**Brief**
Using the text on healthcare in Brazil, answer each question briefly.
1. In which parts of Brazil is malaria named as a risk?
2. What drink does the text advise instead of tap water in remote areas?
3. What treatment do municipal hospitals provide, and to whom?

Healthcare in Brazil

Healthcare in Brazil
Brazil's healthcare system is generally considered to be adequate in most areas, while certain precautions should taken to ensure you have a trouble-free stay. Find out more below.


Comprehensive medical and travel insurance is strongly recommended before travelling to Brazil. Many Brazilians prefer to take out a private health insurance plan and there are plenty available, including BUPA.


You should contact your GP for advice on recommended vaccinations which depend upon which areas of Brazil you intend to visit. Malaria is a risk in some northern parts of Brazil and you are advised to minimise exposure to mosquito bites by covering up and using repellents. Commonly recommended vaccinations for Brazil:

Hepatitis A

Recommended for everyone

Yellow Fever

Recommended for all areas in the states of Acre, Amapa, Amazones, Goias, Maranhao, Mato Grosso, Mato Grosso do Sol, Minas Gerais, Para, Rondonia, Roraima, and Tocantins, and parts of the states of Bahia, Parana, Piaui, Rio Grande do Sul, and Sao Paulo.

Required if you are arriving from a yellow-fever infected area of Africa or the Americas.

Hepatitis B

For those who may have intimate contact with local residents, especially when visiting for more than 6 months


For those who may have direct contact with animals and may not have access to medical care

Routine Vaccinations

All travellers should be up-to-date on tetanus-diphtheria, measles-mumps-rubella, polio, and chicken pox vaccinations

Tap water is heavily treated in most cities giving it a rather chemical taste but it is safe to drink, provided it has been passed through a charcoal filter system. It is best to check with the hotel or restaurant management before drinking tap water. Tap water in remote areas can be unsafe even if filtered so you are advised to stick to bottled mineral water, which is widely available.

Medical/dental care in Brazil is generally considered to be good, especially in capital cities. The INSS (National Institute for Social Security) is the national social security system and all workers and their employers make compulsory contributions to the system, giving them the right to medical services and eventually a pension.

The healthcare service varies in efficiency according to city and district and you will hear reports of long queues and other stories of prompt treatment. Municipal hospitals are widely available, which provide free treatment including emergency services to everyone.

With the more stable economy, medical plans have improved, and private pension plans are now available. One major difference when comparing to other healthcare systems is that you do not always have to go through your GP to receive a specialist consultation.

**Recorded information**
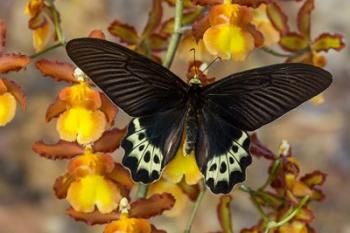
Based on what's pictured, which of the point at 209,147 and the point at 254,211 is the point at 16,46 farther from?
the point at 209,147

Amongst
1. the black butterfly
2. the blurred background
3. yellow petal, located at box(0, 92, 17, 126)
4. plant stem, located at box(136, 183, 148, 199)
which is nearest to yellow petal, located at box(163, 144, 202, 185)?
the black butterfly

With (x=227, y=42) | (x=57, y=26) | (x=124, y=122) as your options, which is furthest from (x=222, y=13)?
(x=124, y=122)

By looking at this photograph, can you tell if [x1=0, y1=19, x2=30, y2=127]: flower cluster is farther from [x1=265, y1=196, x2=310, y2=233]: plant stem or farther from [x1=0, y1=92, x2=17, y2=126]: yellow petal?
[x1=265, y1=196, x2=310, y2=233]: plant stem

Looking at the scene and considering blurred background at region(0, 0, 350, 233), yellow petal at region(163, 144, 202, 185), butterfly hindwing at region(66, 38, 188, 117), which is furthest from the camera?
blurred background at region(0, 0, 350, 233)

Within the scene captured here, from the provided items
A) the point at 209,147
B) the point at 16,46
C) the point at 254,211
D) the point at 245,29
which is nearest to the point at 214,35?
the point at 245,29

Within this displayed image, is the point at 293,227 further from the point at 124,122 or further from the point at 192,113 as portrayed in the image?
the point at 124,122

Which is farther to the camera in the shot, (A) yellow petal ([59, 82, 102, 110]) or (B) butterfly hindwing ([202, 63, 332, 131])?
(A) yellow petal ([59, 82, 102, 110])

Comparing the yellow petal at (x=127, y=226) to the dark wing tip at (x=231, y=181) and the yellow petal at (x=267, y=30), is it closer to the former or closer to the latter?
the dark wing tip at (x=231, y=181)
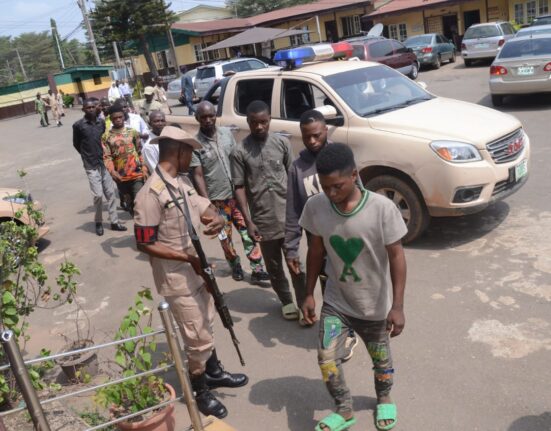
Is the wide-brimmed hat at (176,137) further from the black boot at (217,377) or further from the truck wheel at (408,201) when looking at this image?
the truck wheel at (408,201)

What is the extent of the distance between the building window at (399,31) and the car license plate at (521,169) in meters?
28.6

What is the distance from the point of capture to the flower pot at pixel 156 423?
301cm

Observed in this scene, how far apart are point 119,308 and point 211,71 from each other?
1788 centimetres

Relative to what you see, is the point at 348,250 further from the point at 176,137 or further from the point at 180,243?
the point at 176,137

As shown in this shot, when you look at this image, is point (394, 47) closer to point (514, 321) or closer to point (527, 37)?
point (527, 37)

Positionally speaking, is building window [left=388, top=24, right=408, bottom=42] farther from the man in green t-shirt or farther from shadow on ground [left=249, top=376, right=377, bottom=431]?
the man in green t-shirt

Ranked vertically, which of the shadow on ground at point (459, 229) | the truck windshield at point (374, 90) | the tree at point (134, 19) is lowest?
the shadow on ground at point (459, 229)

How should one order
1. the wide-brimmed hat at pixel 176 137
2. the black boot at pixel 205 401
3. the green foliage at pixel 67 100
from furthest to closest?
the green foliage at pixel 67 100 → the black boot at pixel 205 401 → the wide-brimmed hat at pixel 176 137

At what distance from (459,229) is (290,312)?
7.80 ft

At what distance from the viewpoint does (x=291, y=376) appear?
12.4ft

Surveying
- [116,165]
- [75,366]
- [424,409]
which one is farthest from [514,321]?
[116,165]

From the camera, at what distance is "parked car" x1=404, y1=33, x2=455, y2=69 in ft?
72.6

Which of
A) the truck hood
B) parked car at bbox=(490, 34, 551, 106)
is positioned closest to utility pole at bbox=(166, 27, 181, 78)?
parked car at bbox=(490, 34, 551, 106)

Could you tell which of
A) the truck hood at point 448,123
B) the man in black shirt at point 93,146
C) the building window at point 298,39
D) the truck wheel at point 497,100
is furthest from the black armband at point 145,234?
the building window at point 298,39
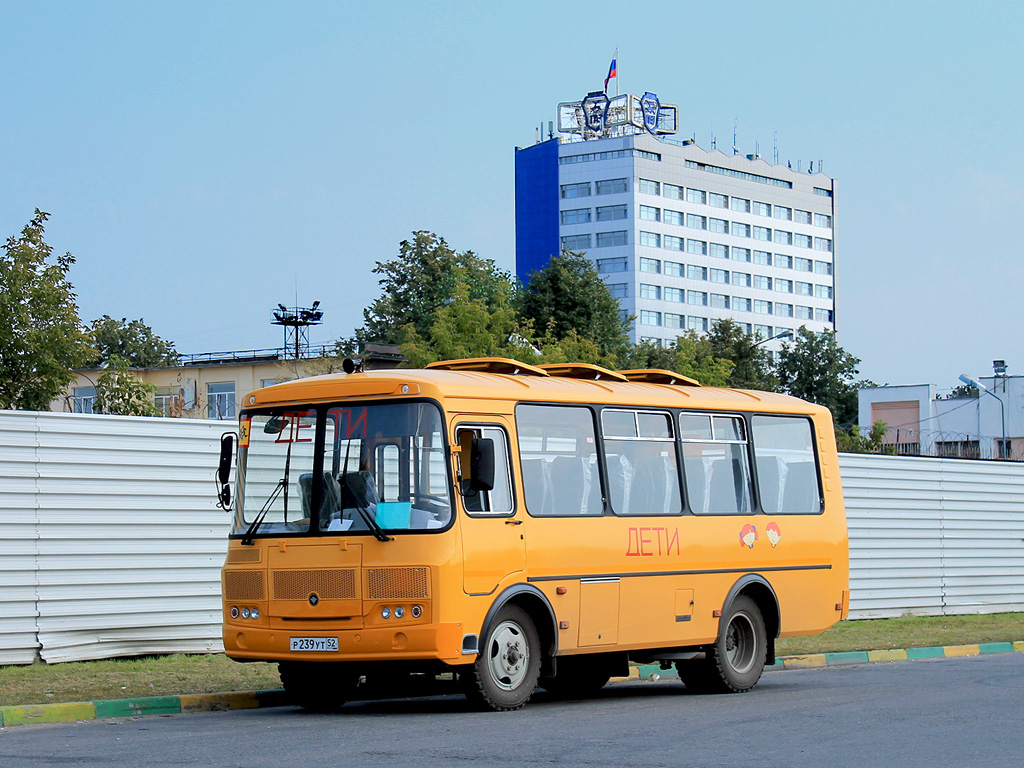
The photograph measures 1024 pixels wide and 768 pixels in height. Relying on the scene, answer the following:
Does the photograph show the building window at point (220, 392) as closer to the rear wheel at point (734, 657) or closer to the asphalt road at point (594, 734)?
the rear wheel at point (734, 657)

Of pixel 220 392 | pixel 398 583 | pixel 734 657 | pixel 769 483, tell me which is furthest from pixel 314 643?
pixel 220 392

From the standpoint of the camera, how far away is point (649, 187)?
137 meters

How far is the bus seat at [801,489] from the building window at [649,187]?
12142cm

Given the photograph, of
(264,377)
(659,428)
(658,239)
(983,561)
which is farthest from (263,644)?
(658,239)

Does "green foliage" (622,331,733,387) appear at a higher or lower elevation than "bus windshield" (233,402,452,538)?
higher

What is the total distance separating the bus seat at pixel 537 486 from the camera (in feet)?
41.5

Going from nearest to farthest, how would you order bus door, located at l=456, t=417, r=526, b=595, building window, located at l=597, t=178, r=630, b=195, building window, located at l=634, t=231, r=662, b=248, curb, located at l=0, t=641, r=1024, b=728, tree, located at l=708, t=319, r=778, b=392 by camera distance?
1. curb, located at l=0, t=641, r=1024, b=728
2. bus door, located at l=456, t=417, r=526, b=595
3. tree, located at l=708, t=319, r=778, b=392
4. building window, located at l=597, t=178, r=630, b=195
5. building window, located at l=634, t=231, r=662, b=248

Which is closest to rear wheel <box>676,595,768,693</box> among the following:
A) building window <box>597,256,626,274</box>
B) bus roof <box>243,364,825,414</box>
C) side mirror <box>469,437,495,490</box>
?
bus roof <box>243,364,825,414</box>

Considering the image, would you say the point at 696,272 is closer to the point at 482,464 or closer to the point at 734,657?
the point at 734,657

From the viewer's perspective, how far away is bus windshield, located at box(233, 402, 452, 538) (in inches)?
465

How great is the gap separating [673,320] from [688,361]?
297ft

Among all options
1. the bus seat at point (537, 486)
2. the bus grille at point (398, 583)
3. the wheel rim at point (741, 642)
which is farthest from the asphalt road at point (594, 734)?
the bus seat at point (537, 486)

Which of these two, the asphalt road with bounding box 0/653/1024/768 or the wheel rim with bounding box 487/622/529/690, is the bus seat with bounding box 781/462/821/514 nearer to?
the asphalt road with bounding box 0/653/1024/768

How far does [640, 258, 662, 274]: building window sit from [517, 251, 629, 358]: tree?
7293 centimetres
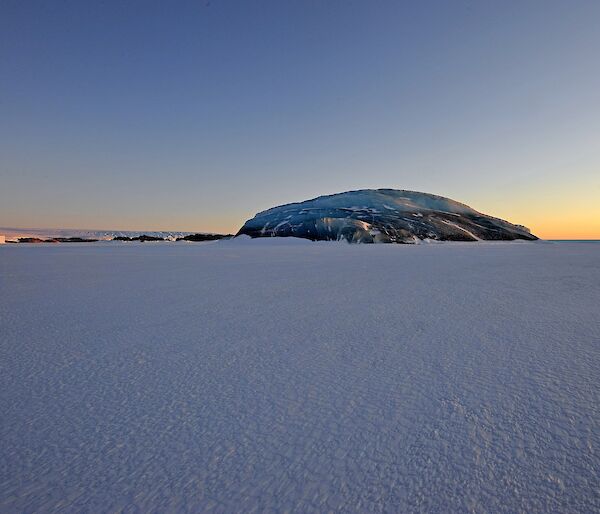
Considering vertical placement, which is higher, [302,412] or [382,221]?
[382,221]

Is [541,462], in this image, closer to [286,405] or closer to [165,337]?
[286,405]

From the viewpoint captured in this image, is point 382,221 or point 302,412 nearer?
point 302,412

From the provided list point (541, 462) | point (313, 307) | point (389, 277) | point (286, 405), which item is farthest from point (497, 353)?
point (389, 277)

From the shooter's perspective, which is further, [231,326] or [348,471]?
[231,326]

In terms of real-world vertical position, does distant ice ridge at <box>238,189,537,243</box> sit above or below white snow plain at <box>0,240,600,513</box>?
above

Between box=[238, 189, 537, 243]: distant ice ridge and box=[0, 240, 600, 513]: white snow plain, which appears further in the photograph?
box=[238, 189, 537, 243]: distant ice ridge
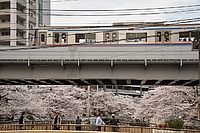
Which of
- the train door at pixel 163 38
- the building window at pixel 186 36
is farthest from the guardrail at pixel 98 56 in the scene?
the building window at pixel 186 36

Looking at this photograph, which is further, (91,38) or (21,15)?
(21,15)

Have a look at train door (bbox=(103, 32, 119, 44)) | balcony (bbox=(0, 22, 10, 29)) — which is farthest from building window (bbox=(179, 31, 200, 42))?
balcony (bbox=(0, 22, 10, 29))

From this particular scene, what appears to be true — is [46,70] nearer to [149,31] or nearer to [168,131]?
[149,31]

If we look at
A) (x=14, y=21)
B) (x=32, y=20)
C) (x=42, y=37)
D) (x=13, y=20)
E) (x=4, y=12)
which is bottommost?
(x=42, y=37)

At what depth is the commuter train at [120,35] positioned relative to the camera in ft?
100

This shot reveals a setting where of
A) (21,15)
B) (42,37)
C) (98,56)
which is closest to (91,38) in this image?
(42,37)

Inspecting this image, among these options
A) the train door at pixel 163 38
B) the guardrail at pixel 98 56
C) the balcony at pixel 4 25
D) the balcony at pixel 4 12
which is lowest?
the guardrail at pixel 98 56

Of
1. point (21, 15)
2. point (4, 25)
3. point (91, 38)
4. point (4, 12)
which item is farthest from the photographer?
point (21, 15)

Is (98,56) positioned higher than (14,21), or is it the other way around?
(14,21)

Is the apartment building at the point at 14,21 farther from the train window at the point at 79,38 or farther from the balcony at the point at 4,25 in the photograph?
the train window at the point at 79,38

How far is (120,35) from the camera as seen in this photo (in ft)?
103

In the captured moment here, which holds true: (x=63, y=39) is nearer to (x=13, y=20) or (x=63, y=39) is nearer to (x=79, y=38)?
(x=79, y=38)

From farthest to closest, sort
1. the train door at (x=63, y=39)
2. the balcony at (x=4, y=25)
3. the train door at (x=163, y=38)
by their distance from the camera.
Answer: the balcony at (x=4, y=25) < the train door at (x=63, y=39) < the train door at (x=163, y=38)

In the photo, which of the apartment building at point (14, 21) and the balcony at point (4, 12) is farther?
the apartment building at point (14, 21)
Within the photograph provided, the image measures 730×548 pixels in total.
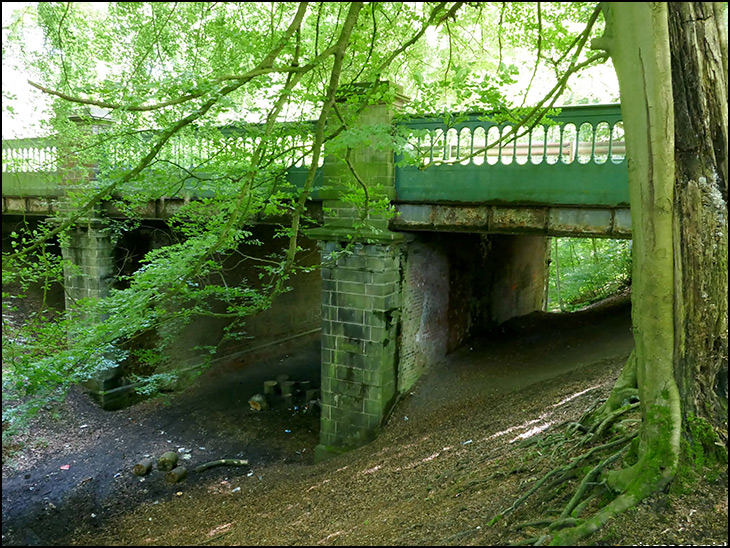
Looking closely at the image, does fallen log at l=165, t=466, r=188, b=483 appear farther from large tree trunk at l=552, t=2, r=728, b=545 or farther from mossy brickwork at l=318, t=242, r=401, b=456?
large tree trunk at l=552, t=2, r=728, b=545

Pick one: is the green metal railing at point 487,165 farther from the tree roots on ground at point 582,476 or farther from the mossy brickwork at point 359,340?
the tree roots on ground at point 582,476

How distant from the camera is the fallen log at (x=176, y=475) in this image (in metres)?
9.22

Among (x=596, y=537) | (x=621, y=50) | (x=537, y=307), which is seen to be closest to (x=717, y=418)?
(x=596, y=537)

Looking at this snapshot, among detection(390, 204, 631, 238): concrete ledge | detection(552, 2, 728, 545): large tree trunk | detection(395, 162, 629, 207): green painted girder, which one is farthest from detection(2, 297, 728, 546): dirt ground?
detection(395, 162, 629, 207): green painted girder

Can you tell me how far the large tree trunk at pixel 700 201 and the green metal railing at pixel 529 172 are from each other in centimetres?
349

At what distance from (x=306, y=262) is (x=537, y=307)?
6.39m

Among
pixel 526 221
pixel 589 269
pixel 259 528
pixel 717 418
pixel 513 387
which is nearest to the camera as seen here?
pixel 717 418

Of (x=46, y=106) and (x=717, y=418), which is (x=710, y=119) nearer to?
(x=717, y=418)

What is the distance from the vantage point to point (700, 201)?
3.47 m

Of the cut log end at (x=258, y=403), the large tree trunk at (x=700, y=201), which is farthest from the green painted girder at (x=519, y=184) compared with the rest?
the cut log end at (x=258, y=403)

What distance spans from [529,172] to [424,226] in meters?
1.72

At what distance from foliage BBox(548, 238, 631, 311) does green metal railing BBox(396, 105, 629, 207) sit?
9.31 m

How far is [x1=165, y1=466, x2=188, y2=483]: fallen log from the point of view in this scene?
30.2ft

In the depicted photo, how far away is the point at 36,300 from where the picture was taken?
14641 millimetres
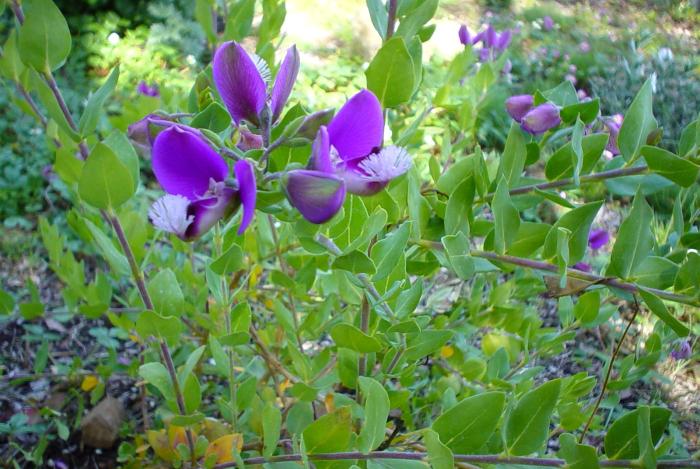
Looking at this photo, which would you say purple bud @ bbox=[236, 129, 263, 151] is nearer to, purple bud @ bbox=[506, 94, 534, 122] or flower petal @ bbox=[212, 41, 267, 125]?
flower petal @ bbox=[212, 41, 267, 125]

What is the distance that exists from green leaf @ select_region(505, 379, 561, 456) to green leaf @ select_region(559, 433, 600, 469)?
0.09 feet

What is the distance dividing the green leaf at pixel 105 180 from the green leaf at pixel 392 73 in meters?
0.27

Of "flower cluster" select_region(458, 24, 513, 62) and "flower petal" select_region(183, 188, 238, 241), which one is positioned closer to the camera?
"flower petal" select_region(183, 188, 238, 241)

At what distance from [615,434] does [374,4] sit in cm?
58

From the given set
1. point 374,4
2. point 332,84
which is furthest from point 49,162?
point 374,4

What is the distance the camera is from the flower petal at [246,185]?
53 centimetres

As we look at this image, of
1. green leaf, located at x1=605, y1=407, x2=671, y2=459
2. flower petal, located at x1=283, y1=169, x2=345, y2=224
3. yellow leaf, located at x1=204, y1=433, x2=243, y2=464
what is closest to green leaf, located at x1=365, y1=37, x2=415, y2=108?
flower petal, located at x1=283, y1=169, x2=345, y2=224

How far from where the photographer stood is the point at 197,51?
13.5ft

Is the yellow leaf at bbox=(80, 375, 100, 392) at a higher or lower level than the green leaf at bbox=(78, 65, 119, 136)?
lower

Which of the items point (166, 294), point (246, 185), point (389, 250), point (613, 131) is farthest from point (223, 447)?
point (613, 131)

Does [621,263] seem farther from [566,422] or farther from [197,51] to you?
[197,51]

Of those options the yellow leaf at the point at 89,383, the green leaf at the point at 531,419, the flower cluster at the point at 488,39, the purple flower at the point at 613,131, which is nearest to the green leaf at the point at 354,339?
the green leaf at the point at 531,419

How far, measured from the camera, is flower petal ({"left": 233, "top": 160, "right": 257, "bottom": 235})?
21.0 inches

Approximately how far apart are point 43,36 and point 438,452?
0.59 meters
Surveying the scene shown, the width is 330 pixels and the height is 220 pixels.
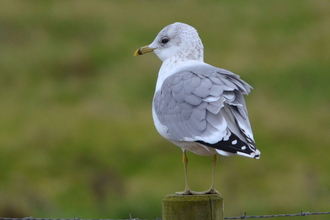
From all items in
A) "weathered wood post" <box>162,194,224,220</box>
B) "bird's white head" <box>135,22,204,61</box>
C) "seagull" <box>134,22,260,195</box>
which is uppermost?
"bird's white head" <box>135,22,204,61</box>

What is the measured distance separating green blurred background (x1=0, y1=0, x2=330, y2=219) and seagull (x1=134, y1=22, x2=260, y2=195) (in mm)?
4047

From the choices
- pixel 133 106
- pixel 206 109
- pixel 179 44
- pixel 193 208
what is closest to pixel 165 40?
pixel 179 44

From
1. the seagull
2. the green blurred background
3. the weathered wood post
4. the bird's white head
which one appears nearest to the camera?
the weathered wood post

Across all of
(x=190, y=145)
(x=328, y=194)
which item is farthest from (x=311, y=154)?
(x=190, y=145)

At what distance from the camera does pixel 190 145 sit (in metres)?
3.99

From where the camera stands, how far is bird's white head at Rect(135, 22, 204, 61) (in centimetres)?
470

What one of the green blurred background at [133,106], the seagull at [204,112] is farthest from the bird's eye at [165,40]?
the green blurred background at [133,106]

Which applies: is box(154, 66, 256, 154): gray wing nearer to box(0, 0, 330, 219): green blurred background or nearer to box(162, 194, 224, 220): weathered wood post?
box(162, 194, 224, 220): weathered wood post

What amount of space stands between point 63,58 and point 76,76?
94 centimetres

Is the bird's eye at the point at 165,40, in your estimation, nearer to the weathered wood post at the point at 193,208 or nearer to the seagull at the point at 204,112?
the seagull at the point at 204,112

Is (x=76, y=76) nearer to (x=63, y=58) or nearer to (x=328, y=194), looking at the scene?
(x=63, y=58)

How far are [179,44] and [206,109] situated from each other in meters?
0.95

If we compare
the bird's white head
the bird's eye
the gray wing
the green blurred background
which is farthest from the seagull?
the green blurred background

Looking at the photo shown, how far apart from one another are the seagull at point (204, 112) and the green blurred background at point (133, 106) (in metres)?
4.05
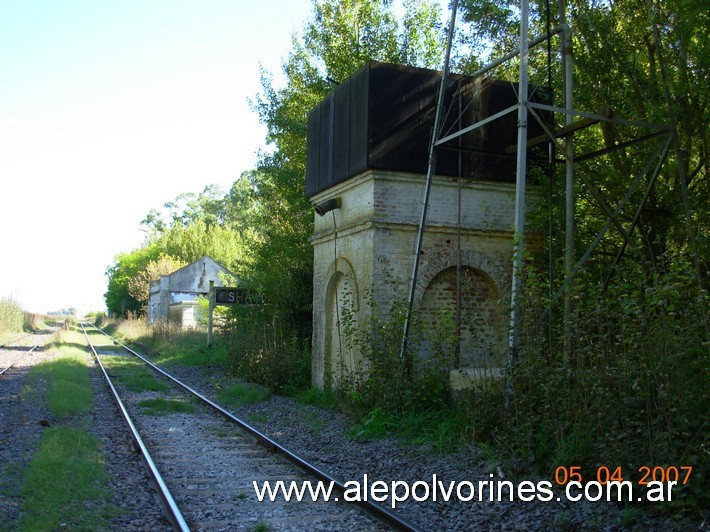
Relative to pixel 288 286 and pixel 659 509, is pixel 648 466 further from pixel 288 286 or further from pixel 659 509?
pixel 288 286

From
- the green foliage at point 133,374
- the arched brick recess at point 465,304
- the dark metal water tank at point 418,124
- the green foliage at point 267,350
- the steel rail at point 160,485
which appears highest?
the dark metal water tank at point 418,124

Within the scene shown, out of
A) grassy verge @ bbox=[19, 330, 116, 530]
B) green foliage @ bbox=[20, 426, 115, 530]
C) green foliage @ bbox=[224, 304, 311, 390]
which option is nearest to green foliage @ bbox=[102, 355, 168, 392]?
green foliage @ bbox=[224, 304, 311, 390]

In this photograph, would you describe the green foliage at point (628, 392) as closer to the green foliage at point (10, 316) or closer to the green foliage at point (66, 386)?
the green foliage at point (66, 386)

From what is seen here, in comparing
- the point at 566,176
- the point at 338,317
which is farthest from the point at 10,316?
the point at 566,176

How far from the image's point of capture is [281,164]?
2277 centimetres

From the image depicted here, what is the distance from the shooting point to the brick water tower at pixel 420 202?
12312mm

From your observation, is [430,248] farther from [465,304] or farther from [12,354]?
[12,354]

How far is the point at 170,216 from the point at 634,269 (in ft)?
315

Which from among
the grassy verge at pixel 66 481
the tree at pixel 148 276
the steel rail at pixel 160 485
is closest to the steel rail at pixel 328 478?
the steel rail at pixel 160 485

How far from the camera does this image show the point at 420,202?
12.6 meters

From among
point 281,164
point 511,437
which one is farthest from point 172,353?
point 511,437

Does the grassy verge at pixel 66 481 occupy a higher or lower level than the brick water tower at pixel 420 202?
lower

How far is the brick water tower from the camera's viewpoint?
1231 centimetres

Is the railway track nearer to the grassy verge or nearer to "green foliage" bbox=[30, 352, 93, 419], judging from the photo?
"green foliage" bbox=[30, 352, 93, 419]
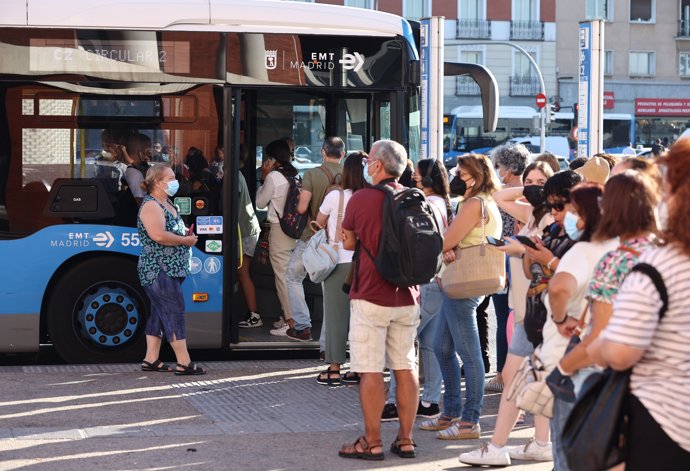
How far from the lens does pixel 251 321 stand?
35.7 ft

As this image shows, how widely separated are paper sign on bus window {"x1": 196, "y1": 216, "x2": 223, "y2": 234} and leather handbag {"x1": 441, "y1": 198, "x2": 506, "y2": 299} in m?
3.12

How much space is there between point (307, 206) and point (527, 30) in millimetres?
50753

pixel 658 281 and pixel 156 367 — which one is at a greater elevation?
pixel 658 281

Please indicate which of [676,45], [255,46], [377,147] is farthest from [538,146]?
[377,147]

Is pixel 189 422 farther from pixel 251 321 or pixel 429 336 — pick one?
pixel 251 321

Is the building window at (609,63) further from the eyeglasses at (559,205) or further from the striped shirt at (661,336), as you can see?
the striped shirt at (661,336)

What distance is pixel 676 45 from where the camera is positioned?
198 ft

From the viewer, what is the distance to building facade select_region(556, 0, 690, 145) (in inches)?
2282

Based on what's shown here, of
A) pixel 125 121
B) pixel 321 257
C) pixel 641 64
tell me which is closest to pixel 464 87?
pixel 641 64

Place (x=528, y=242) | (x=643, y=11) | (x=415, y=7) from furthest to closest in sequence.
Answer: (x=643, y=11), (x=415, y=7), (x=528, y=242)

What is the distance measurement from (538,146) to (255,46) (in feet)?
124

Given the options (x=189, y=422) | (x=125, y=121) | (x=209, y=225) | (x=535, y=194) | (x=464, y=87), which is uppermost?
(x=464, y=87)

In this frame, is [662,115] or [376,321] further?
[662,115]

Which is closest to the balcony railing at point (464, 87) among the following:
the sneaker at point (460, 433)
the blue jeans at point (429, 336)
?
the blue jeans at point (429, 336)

**Task answer**
1. Some northern parts of Brazil.
2. Bottled mineral water.
3. Free treatment, including emergency services, to everyone.